Thursday, April 18, 2013

“Mrs. Dalloway said she would buy the flowers herself.”: The Hours, Internal Conflict and Controlling One’s Fate


It was hard to narrow in on one topic after watching The Hours since the whole film felt like a culmination of the Woolf pieces we’ve read this semester.  However, I felt that the concepts of internal conflict and control over one's fate were major themes in the film as well as in most of Woolf’s novels. The first line of Mrs. Dalloway is Clarissa declaring that she will buy flowers herself, an assertion of control. In The Hours, I think Julianne Moore’s character Laura had the most difficulty with falling apart and having to constantly hide it. When she almost committed suicide, I viewed that as her discovering she finally had control over something.  Whether she did or did not kill herself, she was the only one who could make that choice. Laura’s difficulties in her life were very much internalized. One moment that stood out to me was when she cries in the bathroom while talking to her husband who, despite being only a room over, remains completely ignorant of her sadness. Her life forced her to constantly hide her unhappiness, something that drove her to eventually leave her family. Although this act was a betrayal to her family, it was one way that she could gain control over her own life.

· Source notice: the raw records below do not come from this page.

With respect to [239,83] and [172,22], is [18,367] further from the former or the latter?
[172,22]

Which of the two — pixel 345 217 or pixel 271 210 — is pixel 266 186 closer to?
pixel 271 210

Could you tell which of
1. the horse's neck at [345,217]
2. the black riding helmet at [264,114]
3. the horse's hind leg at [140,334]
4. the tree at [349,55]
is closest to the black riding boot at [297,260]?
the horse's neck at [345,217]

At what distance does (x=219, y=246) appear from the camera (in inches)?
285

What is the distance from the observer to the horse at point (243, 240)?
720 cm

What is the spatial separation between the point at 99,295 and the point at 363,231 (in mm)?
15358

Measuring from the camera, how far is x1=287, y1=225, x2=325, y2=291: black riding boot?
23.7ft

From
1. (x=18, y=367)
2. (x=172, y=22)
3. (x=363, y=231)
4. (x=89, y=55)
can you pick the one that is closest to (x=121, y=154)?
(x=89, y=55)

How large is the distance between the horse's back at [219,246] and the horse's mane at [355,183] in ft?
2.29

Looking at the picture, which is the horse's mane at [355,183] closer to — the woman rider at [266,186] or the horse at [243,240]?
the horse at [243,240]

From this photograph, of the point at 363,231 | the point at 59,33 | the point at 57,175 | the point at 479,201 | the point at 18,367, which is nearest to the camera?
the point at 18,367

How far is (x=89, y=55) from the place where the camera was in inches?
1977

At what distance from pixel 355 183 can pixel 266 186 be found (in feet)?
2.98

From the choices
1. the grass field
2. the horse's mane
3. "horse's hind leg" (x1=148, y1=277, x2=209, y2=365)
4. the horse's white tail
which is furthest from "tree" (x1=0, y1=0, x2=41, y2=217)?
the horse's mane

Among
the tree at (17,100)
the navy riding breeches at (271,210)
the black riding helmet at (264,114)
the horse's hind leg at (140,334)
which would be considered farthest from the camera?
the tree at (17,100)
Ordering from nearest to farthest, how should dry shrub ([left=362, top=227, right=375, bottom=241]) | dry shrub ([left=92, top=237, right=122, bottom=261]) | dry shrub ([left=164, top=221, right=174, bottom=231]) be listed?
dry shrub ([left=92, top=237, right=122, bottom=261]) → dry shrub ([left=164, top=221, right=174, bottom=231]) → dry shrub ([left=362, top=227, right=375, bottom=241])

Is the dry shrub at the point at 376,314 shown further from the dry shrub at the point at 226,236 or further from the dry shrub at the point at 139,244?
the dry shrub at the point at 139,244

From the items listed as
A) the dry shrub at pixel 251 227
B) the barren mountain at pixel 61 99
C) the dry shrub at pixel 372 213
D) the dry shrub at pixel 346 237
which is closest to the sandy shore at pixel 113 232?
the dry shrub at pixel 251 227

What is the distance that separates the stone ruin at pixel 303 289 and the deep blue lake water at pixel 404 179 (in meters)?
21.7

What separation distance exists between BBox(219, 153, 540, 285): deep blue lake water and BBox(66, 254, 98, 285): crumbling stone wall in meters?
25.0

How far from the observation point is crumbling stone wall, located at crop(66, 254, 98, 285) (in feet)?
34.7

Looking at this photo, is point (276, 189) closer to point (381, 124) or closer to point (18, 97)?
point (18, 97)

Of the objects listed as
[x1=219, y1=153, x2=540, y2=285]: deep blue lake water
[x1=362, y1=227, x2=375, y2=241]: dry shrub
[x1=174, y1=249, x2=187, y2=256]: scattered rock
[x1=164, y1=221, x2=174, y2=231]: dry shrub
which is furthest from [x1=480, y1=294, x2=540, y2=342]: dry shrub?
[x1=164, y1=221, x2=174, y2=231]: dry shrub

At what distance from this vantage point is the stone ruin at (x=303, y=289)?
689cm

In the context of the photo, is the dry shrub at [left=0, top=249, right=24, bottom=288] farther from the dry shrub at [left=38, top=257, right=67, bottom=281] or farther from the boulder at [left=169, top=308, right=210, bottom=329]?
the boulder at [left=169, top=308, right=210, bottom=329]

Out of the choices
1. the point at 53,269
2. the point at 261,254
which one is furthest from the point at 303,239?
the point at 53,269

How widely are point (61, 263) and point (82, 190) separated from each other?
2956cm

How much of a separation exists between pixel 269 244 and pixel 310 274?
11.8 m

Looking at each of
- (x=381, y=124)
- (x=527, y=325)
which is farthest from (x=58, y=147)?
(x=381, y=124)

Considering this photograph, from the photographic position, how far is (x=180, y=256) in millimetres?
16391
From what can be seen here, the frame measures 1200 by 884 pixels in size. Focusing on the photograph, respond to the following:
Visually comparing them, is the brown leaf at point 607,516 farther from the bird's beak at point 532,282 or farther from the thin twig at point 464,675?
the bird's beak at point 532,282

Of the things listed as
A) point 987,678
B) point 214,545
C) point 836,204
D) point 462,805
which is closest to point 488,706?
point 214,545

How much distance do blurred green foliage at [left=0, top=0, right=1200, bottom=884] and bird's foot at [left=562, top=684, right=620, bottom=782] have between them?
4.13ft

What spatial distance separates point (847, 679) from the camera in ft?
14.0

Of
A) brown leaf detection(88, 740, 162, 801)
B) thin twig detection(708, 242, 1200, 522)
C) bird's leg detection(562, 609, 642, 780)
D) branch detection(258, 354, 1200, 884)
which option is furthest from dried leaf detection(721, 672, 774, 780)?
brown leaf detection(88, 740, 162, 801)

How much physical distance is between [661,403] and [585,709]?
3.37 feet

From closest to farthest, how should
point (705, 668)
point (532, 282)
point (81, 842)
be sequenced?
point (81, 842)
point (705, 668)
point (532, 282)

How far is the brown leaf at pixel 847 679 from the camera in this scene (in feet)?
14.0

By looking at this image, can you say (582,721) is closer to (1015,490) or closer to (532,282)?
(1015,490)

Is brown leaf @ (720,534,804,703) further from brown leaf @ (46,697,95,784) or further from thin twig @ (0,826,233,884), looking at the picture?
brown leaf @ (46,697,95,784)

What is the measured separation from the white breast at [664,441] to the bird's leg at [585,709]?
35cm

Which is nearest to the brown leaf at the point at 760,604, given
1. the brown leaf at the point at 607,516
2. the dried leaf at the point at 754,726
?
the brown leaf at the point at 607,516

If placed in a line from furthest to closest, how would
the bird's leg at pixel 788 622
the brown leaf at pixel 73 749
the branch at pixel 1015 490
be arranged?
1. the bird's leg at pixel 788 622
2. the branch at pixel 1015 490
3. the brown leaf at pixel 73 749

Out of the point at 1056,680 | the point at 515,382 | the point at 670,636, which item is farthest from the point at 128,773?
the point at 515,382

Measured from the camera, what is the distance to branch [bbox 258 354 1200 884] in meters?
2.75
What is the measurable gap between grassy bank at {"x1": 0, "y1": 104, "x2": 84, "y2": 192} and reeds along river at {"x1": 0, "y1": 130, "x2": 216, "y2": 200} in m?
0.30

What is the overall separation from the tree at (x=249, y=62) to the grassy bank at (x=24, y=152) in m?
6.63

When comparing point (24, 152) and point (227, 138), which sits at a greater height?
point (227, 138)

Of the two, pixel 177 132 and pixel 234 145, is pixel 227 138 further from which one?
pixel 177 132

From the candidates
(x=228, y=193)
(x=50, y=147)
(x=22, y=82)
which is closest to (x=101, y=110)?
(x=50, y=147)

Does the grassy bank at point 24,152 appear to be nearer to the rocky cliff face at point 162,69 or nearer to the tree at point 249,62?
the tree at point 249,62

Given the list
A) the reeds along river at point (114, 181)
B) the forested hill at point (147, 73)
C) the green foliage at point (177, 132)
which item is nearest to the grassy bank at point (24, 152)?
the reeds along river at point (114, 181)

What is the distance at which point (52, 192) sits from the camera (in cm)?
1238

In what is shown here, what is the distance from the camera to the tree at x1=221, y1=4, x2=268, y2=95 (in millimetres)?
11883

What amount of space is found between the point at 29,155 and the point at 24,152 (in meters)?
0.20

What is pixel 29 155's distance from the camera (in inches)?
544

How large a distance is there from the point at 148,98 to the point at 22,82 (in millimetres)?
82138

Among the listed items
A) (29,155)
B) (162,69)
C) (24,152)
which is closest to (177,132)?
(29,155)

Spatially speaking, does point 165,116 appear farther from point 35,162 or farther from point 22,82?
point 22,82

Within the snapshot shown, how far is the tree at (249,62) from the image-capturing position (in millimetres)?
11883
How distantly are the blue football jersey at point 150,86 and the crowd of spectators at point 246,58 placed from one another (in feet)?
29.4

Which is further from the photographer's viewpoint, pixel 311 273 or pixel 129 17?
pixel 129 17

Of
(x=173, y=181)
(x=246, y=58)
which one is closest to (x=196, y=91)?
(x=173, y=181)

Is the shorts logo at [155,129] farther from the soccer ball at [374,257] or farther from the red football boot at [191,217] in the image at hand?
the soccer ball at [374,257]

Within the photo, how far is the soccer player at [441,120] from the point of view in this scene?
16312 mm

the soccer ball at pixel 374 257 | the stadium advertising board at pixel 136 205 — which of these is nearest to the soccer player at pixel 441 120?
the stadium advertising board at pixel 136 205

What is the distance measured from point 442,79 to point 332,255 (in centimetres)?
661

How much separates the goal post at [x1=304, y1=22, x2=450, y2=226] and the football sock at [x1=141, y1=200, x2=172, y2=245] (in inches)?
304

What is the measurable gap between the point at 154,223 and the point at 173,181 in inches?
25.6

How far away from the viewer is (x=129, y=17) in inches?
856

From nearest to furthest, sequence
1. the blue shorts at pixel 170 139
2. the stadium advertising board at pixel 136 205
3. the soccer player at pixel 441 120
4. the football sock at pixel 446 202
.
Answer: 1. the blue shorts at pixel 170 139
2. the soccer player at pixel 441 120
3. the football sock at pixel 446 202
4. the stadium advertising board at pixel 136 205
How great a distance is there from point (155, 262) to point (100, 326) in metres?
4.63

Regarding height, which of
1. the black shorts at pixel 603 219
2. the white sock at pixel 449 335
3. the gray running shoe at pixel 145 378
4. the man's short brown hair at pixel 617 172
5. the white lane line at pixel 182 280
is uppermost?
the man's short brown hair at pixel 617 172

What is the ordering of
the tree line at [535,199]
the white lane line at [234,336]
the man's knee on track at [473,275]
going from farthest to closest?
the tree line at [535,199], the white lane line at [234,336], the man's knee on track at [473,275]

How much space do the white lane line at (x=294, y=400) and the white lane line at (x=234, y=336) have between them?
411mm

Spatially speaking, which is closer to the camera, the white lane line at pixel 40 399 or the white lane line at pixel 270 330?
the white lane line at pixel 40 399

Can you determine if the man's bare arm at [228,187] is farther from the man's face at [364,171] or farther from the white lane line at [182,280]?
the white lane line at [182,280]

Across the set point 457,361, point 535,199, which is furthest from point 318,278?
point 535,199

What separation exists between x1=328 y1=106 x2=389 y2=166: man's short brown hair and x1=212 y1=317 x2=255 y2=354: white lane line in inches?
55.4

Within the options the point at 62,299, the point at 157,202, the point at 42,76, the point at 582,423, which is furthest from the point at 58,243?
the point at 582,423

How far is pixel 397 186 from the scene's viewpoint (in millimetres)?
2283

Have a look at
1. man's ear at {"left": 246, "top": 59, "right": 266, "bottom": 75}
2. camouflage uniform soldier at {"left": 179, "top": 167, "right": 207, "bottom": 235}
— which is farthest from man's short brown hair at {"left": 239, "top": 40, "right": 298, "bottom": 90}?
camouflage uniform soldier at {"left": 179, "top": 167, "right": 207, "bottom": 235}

            This control that Laura initially lacks, but eventually finds is mirrored in Nicole Kidman’s Virginia Woolf. Virginia feels like she is suffocating in the suburbs at the insistance of a doctor who could not possibly comprehend what troubles her mind. During a heated argument with Leonard, Virginia tries to make him understand that he cannot understand.  She says, “If I were thinking clearly, Leonard, I would tell you that I wrestle alone in the dark, in the deep dark, and that only I can know.”  This notion of solitude in thought seems to be most prominent in the Virginia and Laura characters, both tormented by their isolation within themselves, and plagued by thoughts of suicide. In the end, they both achieve the control they want; Laura chose to leave her family behind, and Virginia saw suicide as her only option for an escape from a life she did not wish to live.